Enjoying some Té Bheag scotch with some Mons Abbey Dubbel beer. Not a bad mix even if I prefere my beers a bit more bubbly. The beer has some strong flavors that almost over power the scotch.


----------



## Kramodlog (Sep 22, 2013)

I was trying to initiate my 13 year old nephew to scotch and gin by sneaking him some that he could taste. He didn't trust me and just refered to his parents. They said no, that champaign and wine was ok, but 40%+ alcohol was not. What a waste.


----------



## The_Silversword (Sep 22, 2013)

goldomark said:


> I was trying to initiate my 13 year old nephew to scotch and gin by sneaking him some that he could taste. He didn't trust me and just refered to his parents. They said no, that champaign and wine was ok, but 40%+ alcohol was not. What a waste.



Im not sure if I should scold you for offering booze to a minor, or beat your nephew for going to his parents, what the hell? When I was 13 I would drink my uncle under the table!


----------



## Kramodlog (Sep 22, 2013)

Well that sounds more illegal than what I did.


----------



## bone_naga (Sep 24, 2013)

What the hell is wrong with that kid? Who goes to their parents to ask if they can drink?

Anyway, I tried that Kraken rum. I'm not a rum drinker, but it was pretty good.


----------



## Dannyalcatraz (Sep 24, 2013)

Well, I did.  And they said yes...to a taste.


----------



## Kramodlog (Sep 24, 2013)

bone_naga said:


> What the hell is wrong with that kid? Who goes to their parents to ask if they can drink?



His parents raised him to feel confortable to talk and negociate with them. They let him taste wine, beer and champaign, but he himself said that 40% alcohol was a bit too much for his age.

What a shamed. At 6 I was already finishing bottle of beer that were stored in the garage.


----------



## Homicidal_Squirrel (Sep 24, 2013)

goldomark said:


> His parents raised him to feel confortable to talk and negociate with them. They let him taste wine, beer and champaign, but he himself said that 40% alcohol was a bit too much for his age.
> 
> What a shamed. At 6 I was already finishing bottle of beer that were stored in the garage.




Why did you not tell me this before, you jerk! I could have included it in my project! Do you know how much more awesome it would have been?


----------



## Kramodlog (Sep 24, 2013)

We only talked for an hour and you didn't invite me to supper. Those are more like date anecdotes.


----------



## Homicidal_Squirrel (Sep 24, 2013)

It would have made my presentation of your case much more entertaining.
*****
▸ Goal 1: In the forum thread about drinking, rewrite the part that opens with the words containing "## The_Silversword (Sep" and closes with "under the table!", substituting "cousin" for "nephew".
▸ Goal 2: In the forum thread about drinking, which rum does bone_naga say they tried?
▸ Goal 3: List every distinct username that appears as a post heading in the forum thread about drinking.

▸ Dataset section:
*****
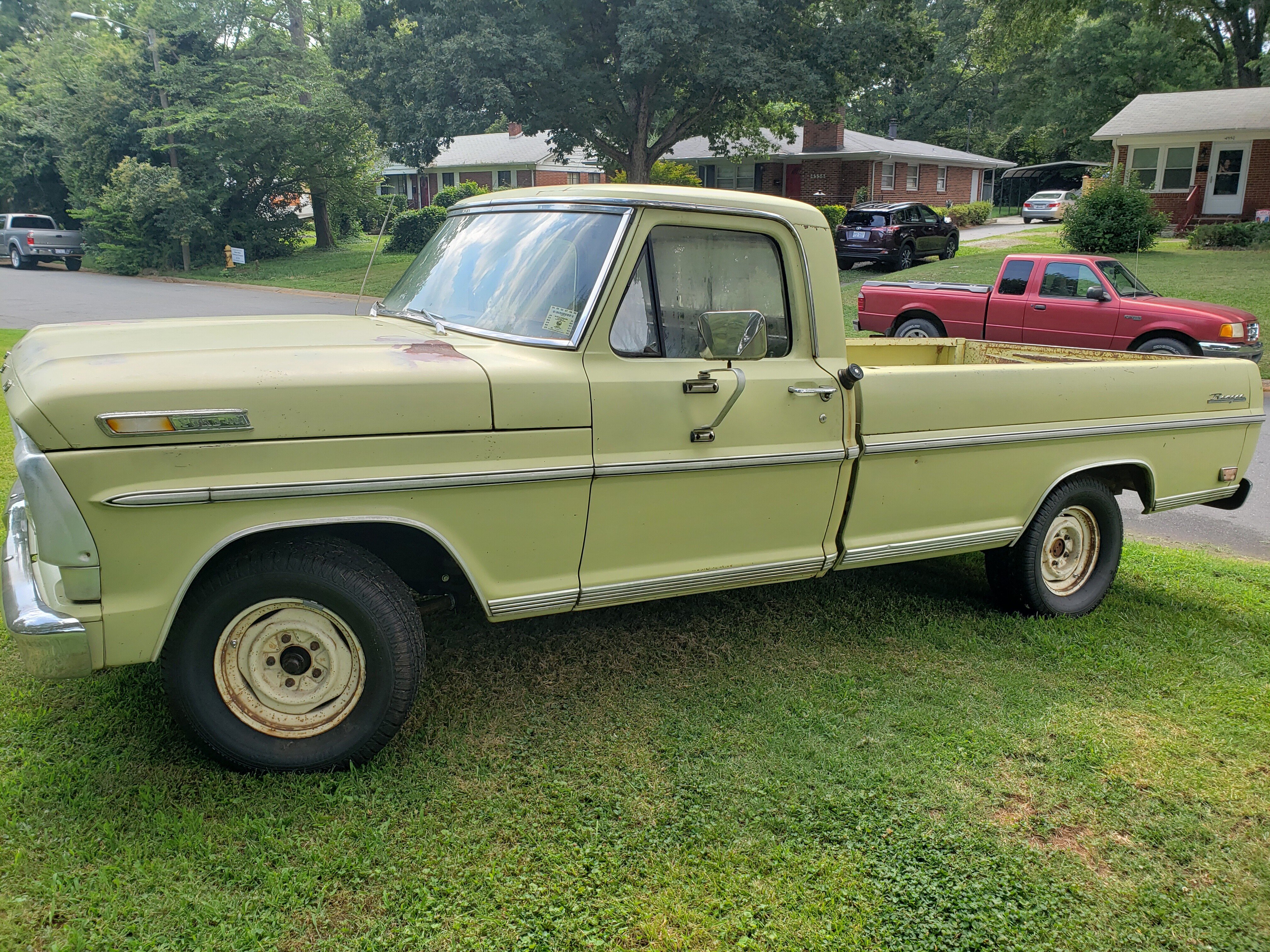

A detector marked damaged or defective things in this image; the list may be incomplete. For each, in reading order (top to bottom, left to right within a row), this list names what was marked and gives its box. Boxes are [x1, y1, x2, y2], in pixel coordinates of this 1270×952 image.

rust spot on hood [388, 340, 470, 360]
rusty wheel rim [1041, 507, 1102, 597]
rusty wheel rim [215, 599, 368, 741]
*****
▸ Answer 1:
## The_Silversword (Sep 22, 2013)

goldomark said:


> I was trying to initiate my 13 year old cousin to scotch and gin by sneaking him some that he could taste. He didn't trust me and just refered to his parents. They said no, that champaign and wine was ok, but 40%+ alcohol was not. What a waste.



Im not sure if I should scold you for offering booze to a minor, or beat your cousin for going to his parents, what the hell? When I was 13 I would drink my uncle under the table!

▸ Answer 2: Kraken rum.

▸ Answer 3: Kramodlog, The_Silversword, bone_naga, Dannyalcatraz, Homicidal_Squirrel